_Exercise brief_
Scan the data, and whenever a line contains "https", copy it.
** Records to use follows **
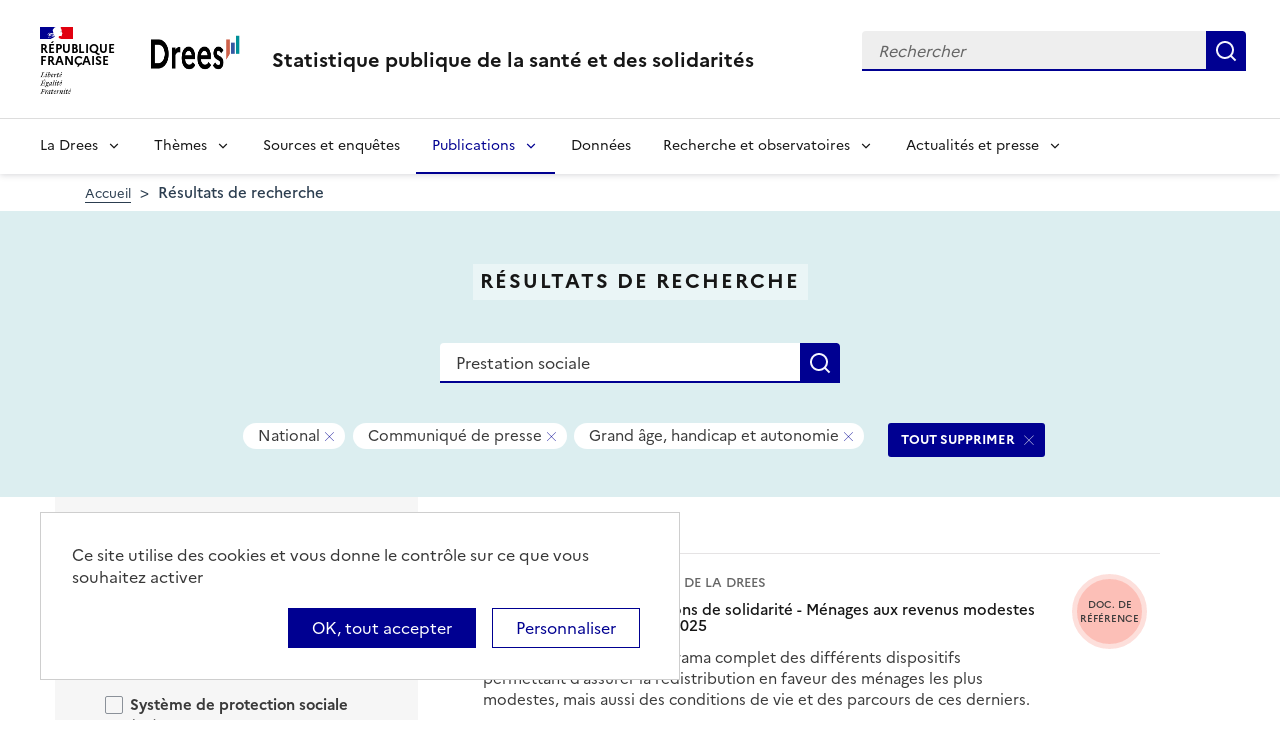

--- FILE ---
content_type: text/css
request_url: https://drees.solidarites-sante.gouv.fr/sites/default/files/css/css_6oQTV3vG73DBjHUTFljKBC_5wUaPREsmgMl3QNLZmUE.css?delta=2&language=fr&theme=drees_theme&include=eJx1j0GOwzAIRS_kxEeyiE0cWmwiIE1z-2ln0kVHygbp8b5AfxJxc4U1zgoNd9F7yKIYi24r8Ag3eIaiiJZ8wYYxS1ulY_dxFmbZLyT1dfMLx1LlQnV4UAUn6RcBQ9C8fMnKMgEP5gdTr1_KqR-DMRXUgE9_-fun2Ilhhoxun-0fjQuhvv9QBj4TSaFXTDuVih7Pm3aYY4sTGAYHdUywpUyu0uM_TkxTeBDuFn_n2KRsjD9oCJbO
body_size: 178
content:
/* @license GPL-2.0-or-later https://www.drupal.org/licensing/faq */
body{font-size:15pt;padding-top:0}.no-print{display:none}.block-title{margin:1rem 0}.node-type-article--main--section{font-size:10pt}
** End of Records to use **
_Exercise output_
request_url: https://drees.solidarites-sante.gouv.fr/sites/default/files/css/css_6oQTV3vG73DBjHUTFljKBC_5wUaPREsmgMl3QNLZmUE.css?delta=2&language=fr&theme=drees_theme&include=eJx1j0GOwzAIRS_kxEeyiE0cWmwiIE1z-2ln0kVHygbp8b5AfxJxc4U1zgoNd9F7yKIYi24r8Ag3eIaiiJZ8wYYxS1ulY_dxFmbZLyT1dfMLx1LlQnV4UAUn6RcBQ9C8fMnKMgEP5gdTr1_KqR-DMRXUgE9_-fun2Ilhhoxun-0fjQuhvv9QBj4TSaFXTDuVih7Pm3aYY4sTGAYHdUywpUyu0uM_TkxTeBDuFn_n2KRsjD9oCJbO
/* @license GPL-2.0-or-later https://www.drupal.org/licensing/faq */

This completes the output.